Last weekend, multiple fires in Southern California and Arizona prompted evacuations, CNN reported, and prompted the destruction of more than 1,500 acres of land. And that’s just the beginning, for 2021.

Like farmers of every other crop, cannabis growers are watching, waiting – and preparing for the wildfires to come their way.

Related: The Western Wildfires Are Threatening Cannabis Farms

The drought factor

A concerning factor is that historic drought across the western states “The Sierra Nevada mountain range snowpack, which accounts for 30 percent of California’s fresh water in a typical year, was at 59 percebt of its yearly average on April 1,” Marijuana Business Daily reported. April 1 typically marks the end of the rain and snow season.

That snowpack figure represents the second significant shortage in two years. Accordingly, the U.S. Drought Monitor last week categorized most of Northern California’s fertile cannabis growing region as being under severe or extreme threat.
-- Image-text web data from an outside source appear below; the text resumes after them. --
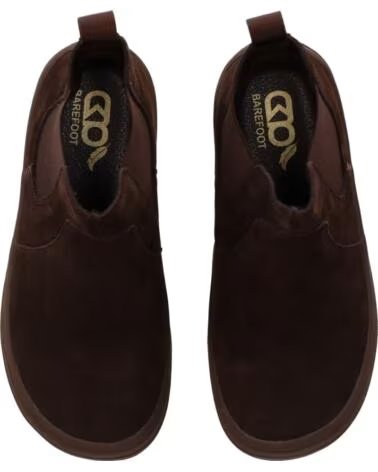BOTTINES CHELSEA BAREFOOT EN CROÛTE DE CUIR CHIKA10 BF STELLA 03 MARRON MARRON-BROWN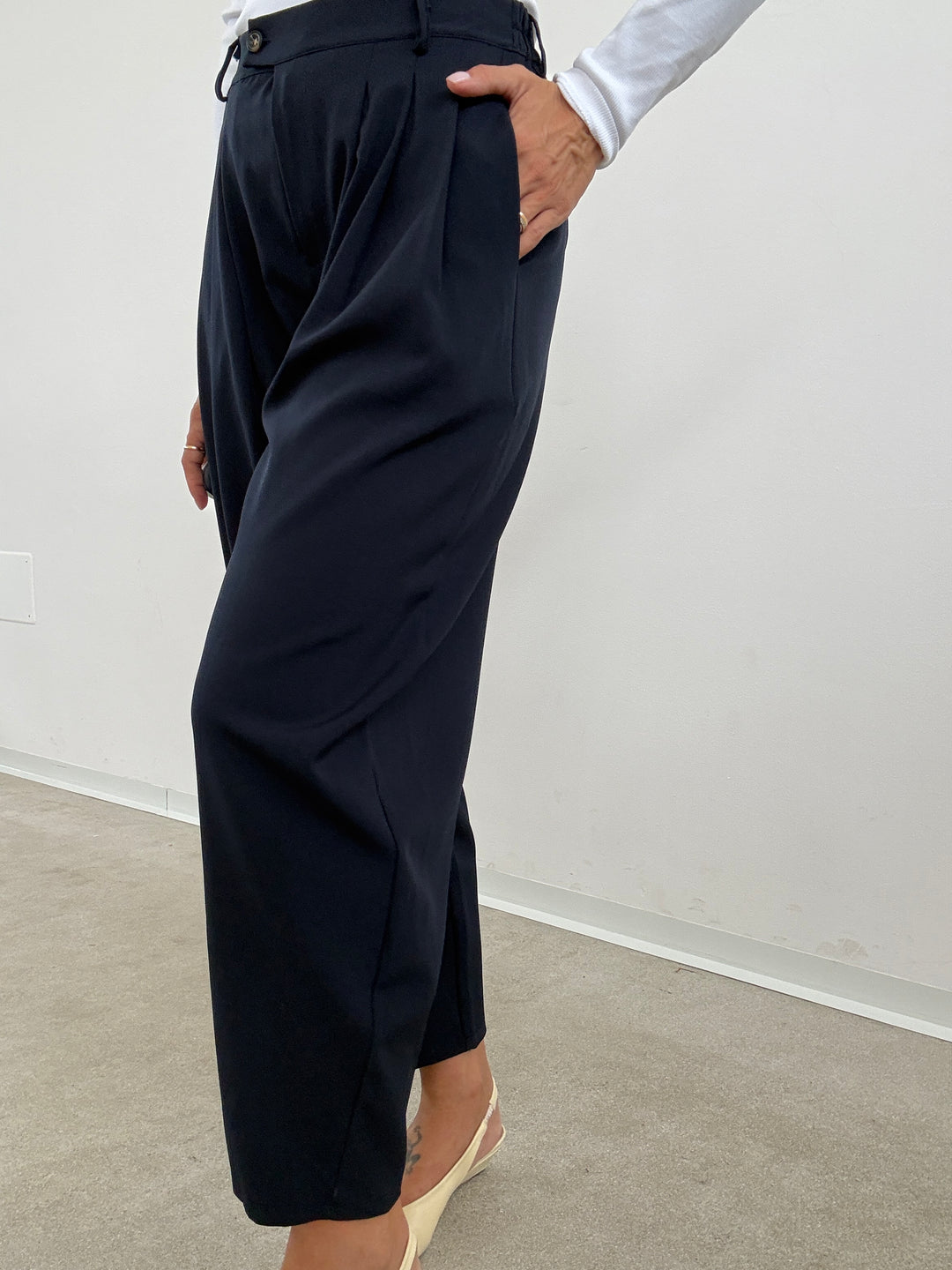PANTALONE  OVETTO BASIC BLU NOTTE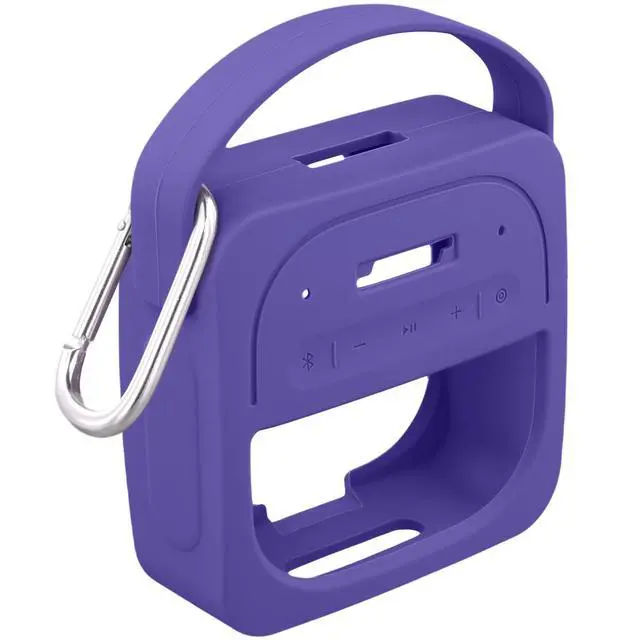 Alt view image 2 of 6 - Silicone Cover for Bose SoundLink Micro 2nd Bluetooth Speaker | Scratch-resistant, Unhindered Sound, Silicone Construction, Portable Carrying Silicone Cover, Purple Silicone Cover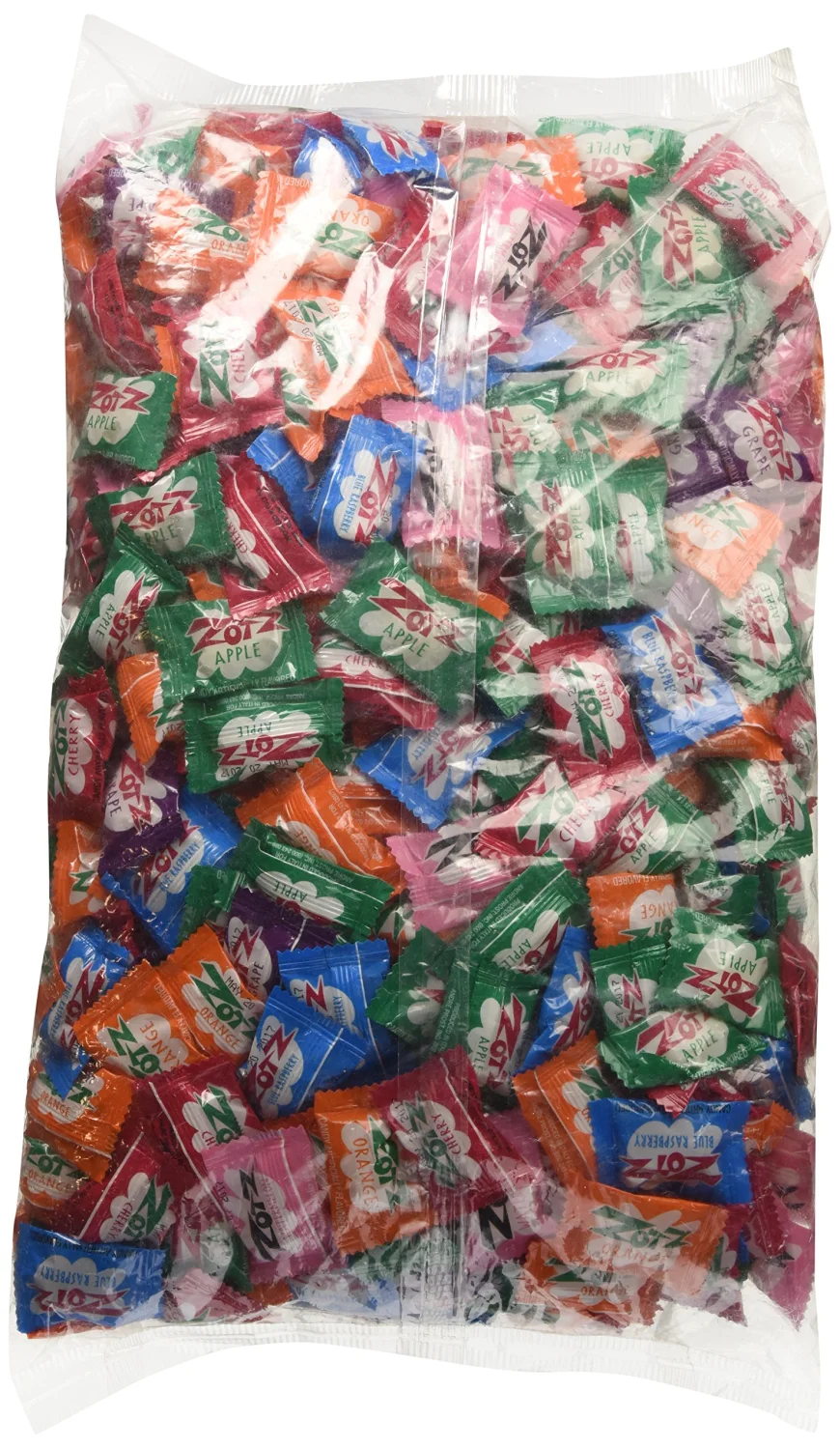 Zotz Assorted Sour Fizzing Candies - 5 Lbs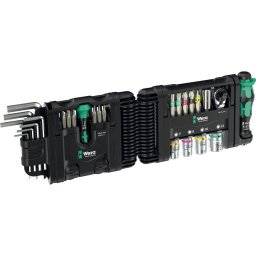Wera Tool-Check Modular Set 1, with 3 tool modules, bit set black/green, 50 pieces, including 1/4" bit ratchet, L-key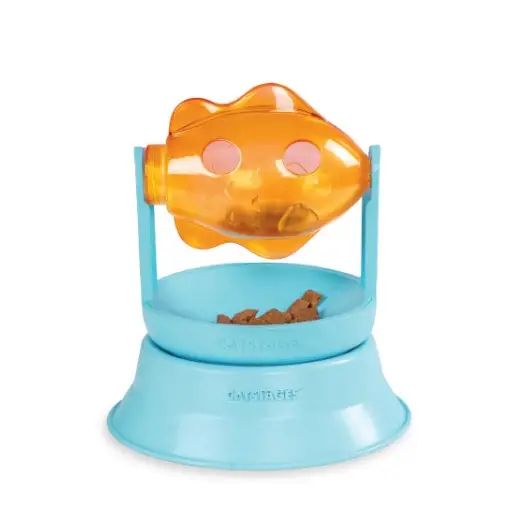 Catstages 2-in-1 Topper Spin Fish Treat Dispensing Cat Toy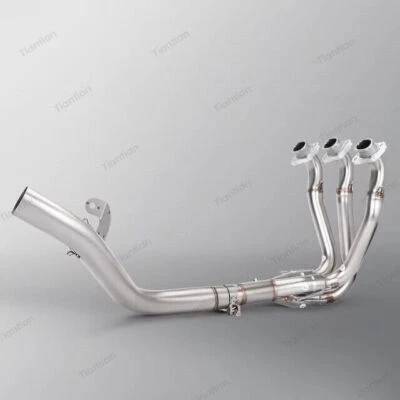 Tubo de escape de enlace medio cabezal deslizable para Triumph Street Triple 765S 2017-2024 Foto 1 de 4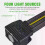 Gym Lamp compatible with Posing 7th Gear Dimming Portable Magnet LED Flashlight with Hook 3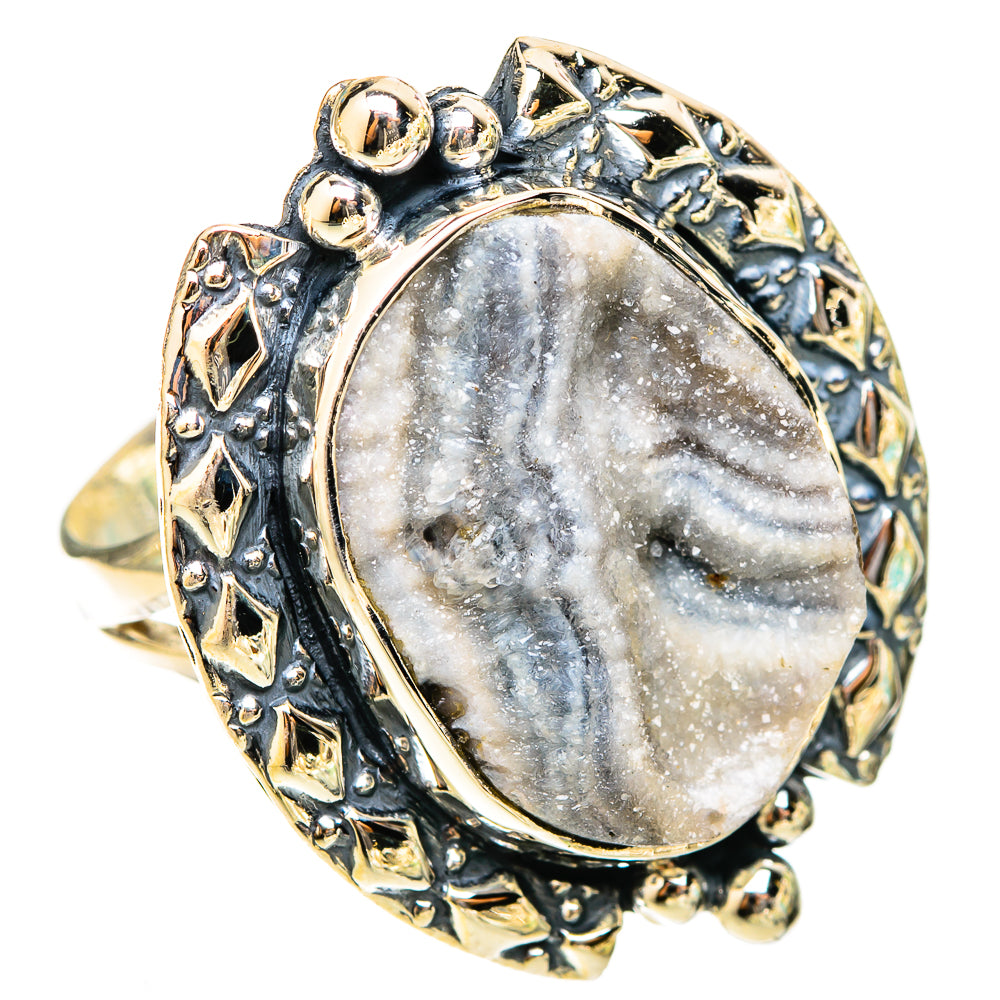 Desert Druzy Rings handcrafted by Anasilvercos - RING120883 - Photo 2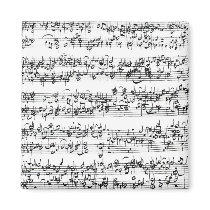 Music Score of Johann Sebastian Bach Fridge Magnets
Everything is accelerated because of the dryness,” Roberto Steffano, a volunteer firefighter and cannabis grower, told MJ Biz. “There’s no rain.” Steffano grows a cannabis flower crop in the so-called Emerald Triangle; he’s in Humboldt County near Mendocino and Trinity counties.

Related: California Wildfires Claim Several Marijuana Farms, Threatening Growers With Financial Losses

Gearing up to fight

With suppression as his most immediate goal, Stefano has been concentrating on the maintenance of his 30 fire extinguishers, attached to his rig, pump house, solar panels and compound, MJ Biz reported. Steffano is also active in his local Palo Verde volunteer fire-fighting squad, which began in the 1980s with one truck and water pump and has since expanded to a fleet of trucks.

Steffano is hardly alone. In fact, local residents have been buying old pickups and attaching 200-gallon tanks and pumps to them.

Their anxiety is understandable, as MJ Biz reported. Before it went out of business, the California Growers Association attempted to inventory fire damage back in 2016, toting up losses to $100 million. Then the CGA gave up the inventory effort because, a former organization told MJ Biz, “It was just too hard.”